More rigorous treatment of floats in tests #13590

leoyvens · 2024-11-28T10:08:48Z

Which issue does this PR close?

My motivation was to improve DF testing of float outputs, even at the least-significant digits.

The situation in #13569 seemed a bit uncomfortable, and generally the SLTs were formatting floats and decimal in complicated ways. So I took a shot at tackling it "the hard way", which involved changing virtually all SLTs that print out floats.

Rationale for this change

The rationale is that this makes the SLT test output closer to the output a DataFusion user would typically see, in datafusion-cli, when writing float outputs to CSV or when using arrow_cast to convert a float to string.

Tests do become more sensitive to minor changes in the handling of floats by DataFusion. But if the user will have to deal with it, then the tests should also have to deal with it.

The interaction with pg_compat tests is an interesting one. The Postgres avg over integers returns a numeric, while the DataFusion avg over integers returns a Float64. The SLTs previously dealt with this by rounding everything to 12 decimal digits. This PR deals with it by testing the value within an epsilon, with the justification of allowing us to entirely remove the dependency on the bigdecimal crate.

The regr_* family of UDAFs is also interesting. If the input is split across multiple batches, the output is not deterministic, so this PR also uses an epsilon there.

What changes are included in this PR?

This PR does code changes only to sqllogictest/src/engines/conversion.rs. But the fallout to .slt files makes the diff large.

SLTs now formats floats using ryu which is what arrow-rs uses, improving consistency with user-visible outputs.
pg_compat tests now test avg of integers within an epsilon, rather than relying on implicit truncation by the SLT engine.
Dependency on bigdecimal is removed (this was a test-only dependency).

Are these changes tested?

The changes are to the tests. Who tests the tests? 😄

Are there any user-facing changes?

No.

alamb · 2024-11-28T11:06:20Z

Thank you @leoyvens -- this looks epic. I will review this PR but I may not have a chance to do so for a day or two. It looks awesome

jonahgao · 2024-11-29T02:08:25Z

The rationale is that this makes the SLT test output closer to the output a DataFusion user would typically see, in datafusion-cli, when writing float outputs to CSV or when using arrow_cast to convert a float to string.

Make sense to me👍

leoyvens · 2024-11-29T13:03:30Z

There was the following test failure on amd64 and win64:

External error: query result mismatch:
[SQL] select acos(0), acos(0.5), acos(1);
[Diff] (-expected|+actual)
-   1.5707963267948966 1.0471975511965976 0
+   1.5707963267948966 1.0471975511965979 0
at test_files/scalar.slt:93

This is surfacing non-determinism across target platforms. This is expected behaviour for Rust std. For acos, and many other float math functions, the Rust std docs say:

The precision of this function is non-deterministic.

So I went looking to see if there was a performant but portable float math library we could use. libm seems to be it, it's what rustc uses when targeting WASM.

To gain confidence that we'd not be risking any significant performance regression, I analysed some benchmark results taken from the CI of the metallic-rs project (credit to @jdh8). It benchmarks only f32, not f64. From this data, I made a chart comparing std and libm results:

libm and std seem to have similar performance. If we value portability, I'd propose that we switch to libm, which is what I've implemented in the second commit.

▸ Recorded information
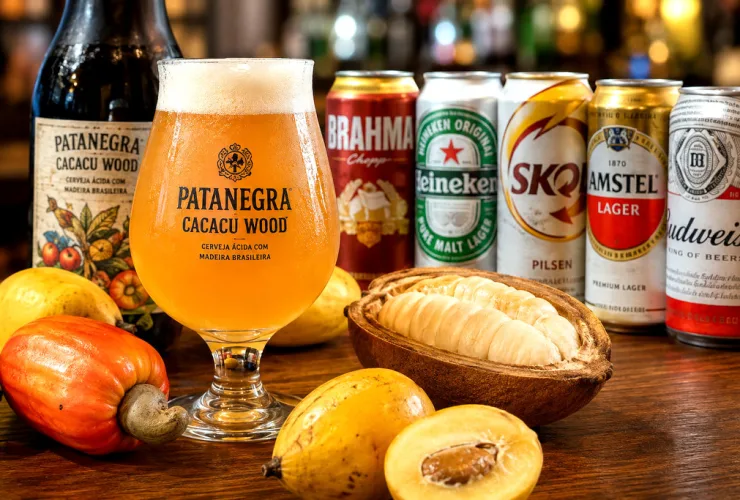 Cerveja artesanal paranaense em copo de degustação ao lado de latas de marcas populares brasileiras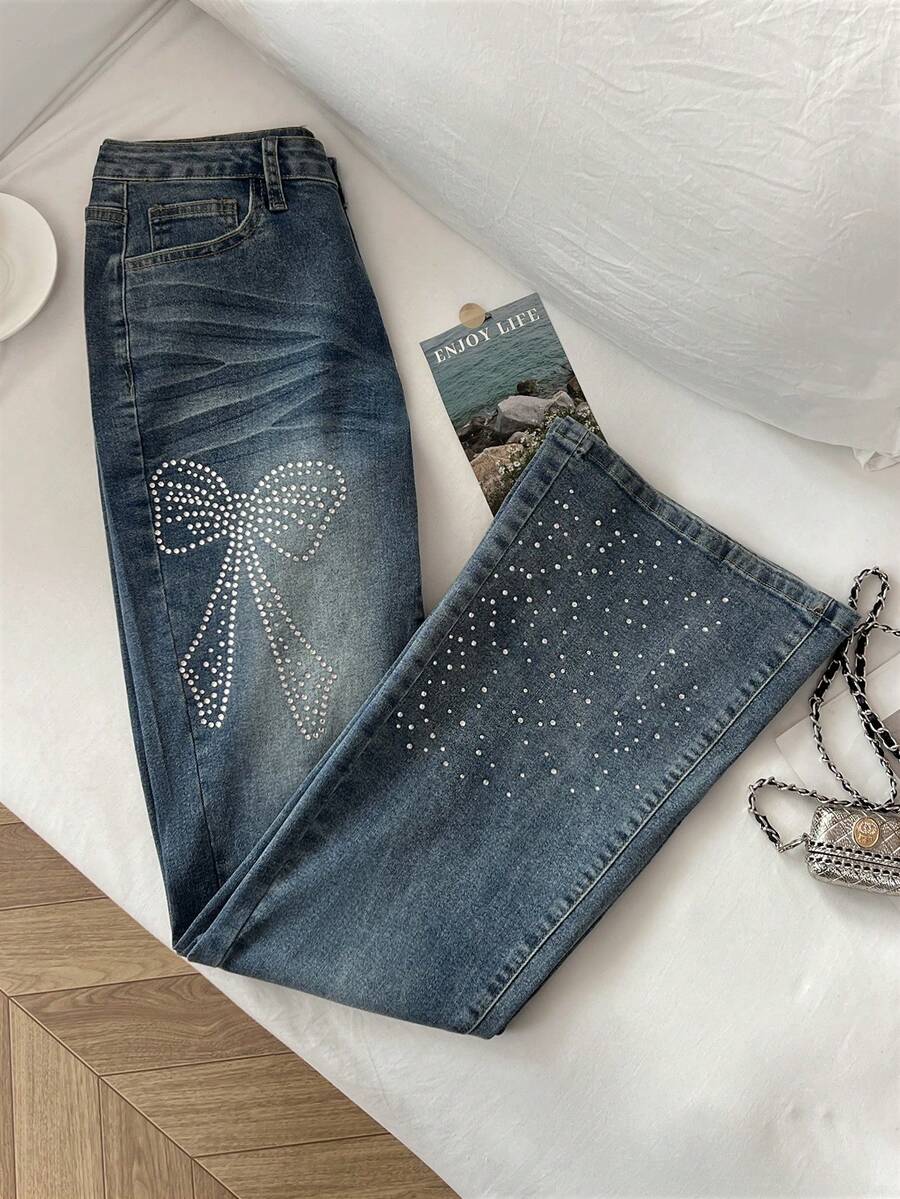 Flirla Women's Pocket Button Rhinestone Bow Design Casual Versatile Flare Leg Jeans - Light Wash - View 1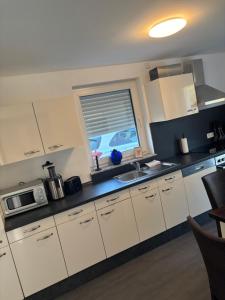 a kitchen with white cabinets and a sink and a window at Baierrefreies Apartment Stielzchen Steinbeck in Recke +4 photos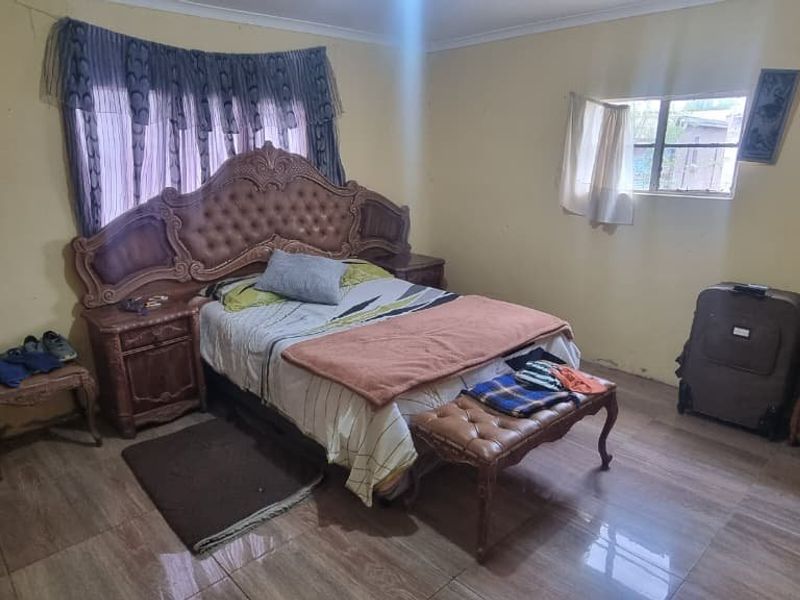 A bedroom featuring tiled flooring and windows, currently requiring cosmetic updates to the wall finishes to improve the overall aesthetic.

▸ Your tasks
A: Print the stretch of the pull request discussion on float testing from "Tests do become" through "an epsilon there.", reproducing it word for word.
B: Carry on the pull request discussion on float testing from the point where it stops.

▸ Results of the exercise
A:
Tests do become more sensitive to minor changes in the handling of floats by DataFusion. But if the user will have to deal with it, then the tests should also have to deal with it.

The interaction with pg_compat tests is an interesting one. The Postgres avg over integers returns a numeric, while the DataFusion avg over integers returns a Float64. The SLTs previously dealt with this by rounding everything to 12 decimal digits. This PR deals with it by testing the value within an epsilon, with the justification of allowing us to entirely remove the dependency on the bigdecimal crate.

The regr_* family of UDAFs is also interesting. If the input is split across multiple batches, the output is not deterministic, so this PR also uses an epsilon there.

B:
findepi · 2024-11-29T13:19:32Z

datafusion/sqllogictest/test_files/aggregate_skip_partial.slt

-3 1956035476 9.590891361237
-4 16155718643 9.531112968922
-5 6449337880 7.074412226677
+1 -438598674 12.15325379371643


16 digits is overspecified. double arithmetics is inherently imprecise and so we should compare with epsilon
truncating digits is not enough, given 2 ~= 1.9999999999999999

And we need the results of sqllogicaltest complete mode to be the same across different platforms.
So the old scheme of rounding half to a certain precision seems to be a good solution.

And we need the results of sqllogicaltest complete mode to be the same across different platforms. So the old scheme of rounding half to a certain precision seems to be a good solution.

I agree

findepi · 2024-11-29T13:21:35Z

So I went looking to see if there was a performant but portable float math library we could use. libm seems to be it, it's what rustc uses when targeting WASM.

why would we want to use it?
are we changing the implementation just to write better test easier?
exact double comparisons is a test problem, not the product problem, and should be solved in the test layer.

jonahgao · 2024-11-29T15:12:32Z

If we value portability, I'd propose that we switch to libm, which is what I've implemented in the second commit.

I think portability is not necessary, and PostgreSQL doesn't guarantee it either.
I prefer to keep using std, as it should be more mature.

leoyvens · 2024-11-29T15:48:14Z

There are myths and truths to floating-point reproducibility across platforms. Some facts I've gathered while working on this:

f32 and f64 in Rust follow IEEE-754.
The IEEE-754 basic arithmetic operations are reproducible.
All modern hardware correctly implements IEEE-754.
Floating-point arithmetic is not associative.
The floating point functions fall under "Recommended Operations" under IEEE-754. These seem to be non-compliant across libc and hardware implementations.

For many real-world DataFusion use cases, floating-point operations are reproducible. In my use case, I care about reproducibility so it's not just a tests problem, it's a product problem that I'd like the tests to cover.

Epsilon comparison should be used for any test that surfaces a concrete reproducibility problem due to point 4, non-associativity. So far, the only such situation surfaced by local and CI testing was the tests for the regr_* functions.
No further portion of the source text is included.